The recent resigns from Microsoft Corp. clearly point to the fact that the company is undergoing massive internal changes and is willing to lose its veterans in order to continue the current strategic course. This week it transpired that Craig Mundie, a legendary Microsoft exec, who assumed some roles of Bill Gates, decided to step down from chief research officer position and retire in 2014.
Craig Mundie served as Microsoft’s chief research and strategy officer, where he oversaw Microsoft Research, one of the world's largest computer-science research organizations, and was responsible for Microsoft's long-term technology strategy, directing a number of technology incubations. Mr. Mundie has also served as Microsoft's chief technical officer for advanced strategies and policy, working with Microsoft chairman Bill Gates to develop the company's global strategies around technical, business and policy issues. Mr. Mundie was hand-picked by co-founder Mr. Gates to take over leadership of the technical side of Microsoft when he retired from day-to-day work at the company in 2008, notes Reuters news-agency.
Craig Mundie joined Microsoft in 1992 to create and run the consumer platforms division, which developed non-PC platforms such as the Windows CE operating system; software for the handheld PC, pocket PC and auto PC; and early console-gaming products. Mr. Mundie also started Microsoft's digital-TV efforts, acquiring and managing its WebTV Networks subsidiary, and built its fast-growing healthcare solutions business.
Craig Mundie will serve as senior advisor to the CEO of Microsoft Corp., reporting directly to Steve Ballmer. In this role, he works on key strategic projects within the company, as well as with government and business leaders around the world on technology policy, regulation and standards.
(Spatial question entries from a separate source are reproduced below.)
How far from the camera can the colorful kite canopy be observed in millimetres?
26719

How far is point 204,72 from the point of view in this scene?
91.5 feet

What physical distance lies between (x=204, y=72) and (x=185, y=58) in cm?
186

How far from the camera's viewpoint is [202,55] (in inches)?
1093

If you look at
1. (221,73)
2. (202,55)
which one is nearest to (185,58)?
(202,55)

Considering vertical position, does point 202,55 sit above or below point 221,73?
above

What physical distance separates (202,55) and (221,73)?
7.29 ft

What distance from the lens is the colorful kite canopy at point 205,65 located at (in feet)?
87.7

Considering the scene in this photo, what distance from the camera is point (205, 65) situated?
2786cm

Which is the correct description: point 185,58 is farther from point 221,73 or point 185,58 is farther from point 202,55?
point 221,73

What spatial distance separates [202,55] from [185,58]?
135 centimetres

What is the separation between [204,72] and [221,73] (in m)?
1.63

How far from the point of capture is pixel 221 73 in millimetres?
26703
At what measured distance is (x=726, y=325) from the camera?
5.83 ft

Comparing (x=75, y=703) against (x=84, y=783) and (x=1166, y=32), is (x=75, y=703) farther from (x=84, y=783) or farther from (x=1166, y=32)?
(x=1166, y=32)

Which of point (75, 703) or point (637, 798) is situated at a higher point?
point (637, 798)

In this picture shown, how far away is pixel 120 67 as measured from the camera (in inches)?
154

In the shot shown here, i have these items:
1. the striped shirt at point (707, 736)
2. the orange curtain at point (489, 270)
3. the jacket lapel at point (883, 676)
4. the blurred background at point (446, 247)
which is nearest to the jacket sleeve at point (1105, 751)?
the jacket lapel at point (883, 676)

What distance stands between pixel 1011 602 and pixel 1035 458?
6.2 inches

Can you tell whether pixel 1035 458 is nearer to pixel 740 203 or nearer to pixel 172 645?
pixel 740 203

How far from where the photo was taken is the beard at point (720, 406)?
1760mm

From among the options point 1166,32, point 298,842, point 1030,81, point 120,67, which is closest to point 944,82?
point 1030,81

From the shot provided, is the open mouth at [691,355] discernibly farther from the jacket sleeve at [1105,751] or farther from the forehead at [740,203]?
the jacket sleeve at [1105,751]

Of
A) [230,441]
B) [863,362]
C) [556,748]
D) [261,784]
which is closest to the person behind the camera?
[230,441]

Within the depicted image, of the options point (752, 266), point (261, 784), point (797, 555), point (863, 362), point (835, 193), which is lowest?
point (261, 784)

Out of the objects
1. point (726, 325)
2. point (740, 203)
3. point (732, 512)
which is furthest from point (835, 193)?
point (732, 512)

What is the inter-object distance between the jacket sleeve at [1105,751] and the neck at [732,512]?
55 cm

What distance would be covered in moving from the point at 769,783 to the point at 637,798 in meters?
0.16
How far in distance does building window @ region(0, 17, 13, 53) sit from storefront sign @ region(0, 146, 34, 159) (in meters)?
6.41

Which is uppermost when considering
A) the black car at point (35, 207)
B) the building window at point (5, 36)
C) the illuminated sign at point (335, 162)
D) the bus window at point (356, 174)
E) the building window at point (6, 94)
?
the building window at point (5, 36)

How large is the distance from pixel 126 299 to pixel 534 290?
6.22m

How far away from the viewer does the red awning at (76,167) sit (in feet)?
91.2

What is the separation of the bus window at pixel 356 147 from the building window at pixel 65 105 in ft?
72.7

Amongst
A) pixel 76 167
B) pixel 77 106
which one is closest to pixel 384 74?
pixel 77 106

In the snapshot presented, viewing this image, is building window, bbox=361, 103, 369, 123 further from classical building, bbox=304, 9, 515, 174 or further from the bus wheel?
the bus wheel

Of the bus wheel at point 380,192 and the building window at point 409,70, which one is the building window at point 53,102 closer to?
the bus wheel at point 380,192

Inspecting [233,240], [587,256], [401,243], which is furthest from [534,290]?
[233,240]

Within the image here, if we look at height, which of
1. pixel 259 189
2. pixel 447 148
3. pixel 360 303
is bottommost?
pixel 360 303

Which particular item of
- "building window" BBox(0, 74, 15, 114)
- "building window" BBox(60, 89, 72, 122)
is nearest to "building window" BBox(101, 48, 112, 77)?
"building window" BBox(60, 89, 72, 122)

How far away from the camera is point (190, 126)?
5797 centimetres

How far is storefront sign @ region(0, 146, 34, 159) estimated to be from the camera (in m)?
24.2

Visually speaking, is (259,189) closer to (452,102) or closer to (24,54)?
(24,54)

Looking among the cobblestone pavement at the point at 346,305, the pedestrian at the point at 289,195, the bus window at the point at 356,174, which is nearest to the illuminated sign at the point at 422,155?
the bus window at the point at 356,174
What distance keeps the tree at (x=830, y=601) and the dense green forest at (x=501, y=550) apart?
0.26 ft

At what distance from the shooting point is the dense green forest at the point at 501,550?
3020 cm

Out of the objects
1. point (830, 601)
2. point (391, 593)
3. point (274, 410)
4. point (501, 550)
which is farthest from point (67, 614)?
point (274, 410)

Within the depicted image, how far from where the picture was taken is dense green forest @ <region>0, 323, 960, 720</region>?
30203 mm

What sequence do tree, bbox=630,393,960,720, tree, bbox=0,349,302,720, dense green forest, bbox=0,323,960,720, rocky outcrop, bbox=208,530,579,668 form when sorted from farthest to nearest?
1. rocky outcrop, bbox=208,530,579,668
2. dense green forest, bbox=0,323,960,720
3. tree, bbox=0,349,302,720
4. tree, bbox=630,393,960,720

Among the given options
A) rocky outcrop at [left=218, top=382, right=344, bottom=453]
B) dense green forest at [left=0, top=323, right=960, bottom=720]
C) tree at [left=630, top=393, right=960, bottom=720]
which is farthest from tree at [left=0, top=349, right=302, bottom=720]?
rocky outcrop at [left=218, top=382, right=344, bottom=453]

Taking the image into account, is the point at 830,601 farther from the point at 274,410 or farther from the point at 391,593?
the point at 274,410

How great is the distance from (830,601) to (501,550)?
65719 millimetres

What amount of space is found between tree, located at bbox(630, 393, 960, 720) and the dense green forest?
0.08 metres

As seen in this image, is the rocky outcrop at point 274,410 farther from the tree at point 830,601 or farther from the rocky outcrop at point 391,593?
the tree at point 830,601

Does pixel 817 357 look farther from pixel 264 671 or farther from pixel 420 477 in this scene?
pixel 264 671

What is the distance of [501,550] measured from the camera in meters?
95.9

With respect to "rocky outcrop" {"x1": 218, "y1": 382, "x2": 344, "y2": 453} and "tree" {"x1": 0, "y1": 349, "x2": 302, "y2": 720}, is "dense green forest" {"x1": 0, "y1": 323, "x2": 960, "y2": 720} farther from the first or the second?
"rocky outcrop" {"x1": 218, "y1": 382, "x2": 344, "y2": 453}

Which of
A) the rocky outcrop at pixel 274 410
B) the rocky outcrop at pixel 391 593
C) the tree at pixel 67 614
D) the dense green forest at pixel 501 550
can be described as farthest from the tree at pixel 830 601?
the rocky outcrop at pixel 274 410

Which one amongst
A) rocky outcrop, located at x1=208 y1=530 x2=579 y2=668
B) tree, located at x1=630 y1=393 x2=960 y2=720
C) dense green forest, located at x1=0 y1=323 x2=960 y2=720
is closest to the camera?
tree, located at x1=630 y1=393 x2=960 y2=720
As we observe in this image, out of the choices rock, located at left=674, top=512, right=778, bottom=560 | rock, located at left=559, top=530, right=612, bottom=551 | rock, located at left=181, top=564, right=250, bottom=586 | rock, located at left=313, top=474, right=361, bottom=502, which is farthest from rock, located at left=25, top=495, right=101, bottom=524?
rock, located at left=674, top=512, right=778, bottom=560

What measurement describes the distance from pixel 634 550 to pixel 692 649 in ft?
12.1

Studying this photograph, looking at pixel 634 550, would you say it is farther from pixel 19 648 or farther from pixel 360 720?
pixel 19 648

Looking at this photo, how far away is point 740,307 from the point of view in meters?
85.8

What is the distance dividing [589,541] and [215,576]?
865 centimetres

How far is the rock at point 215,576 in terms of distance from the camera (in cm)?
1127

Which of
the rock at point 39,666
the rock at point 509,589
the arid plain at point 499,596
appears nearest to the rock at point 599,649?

In 2014 the high-ranking executive will retire from the company. The majority of Mr. Mundie’s duties will be assumed by Eric Rudder, chief technical strategy officer of the company.
For more than a decade, Mr. Mundie has also been Microsoft's principal technology-policy liaison to the U.S. and foreign governments, with an emphasis on China, India and Russia. He has served on the U.S. national security telecommunications advisory committee and the Markle Foundation task force on national security in the information age. In April 2009 Mundie was appointed by President Barack Obama to the President's council of advisors on science and technology.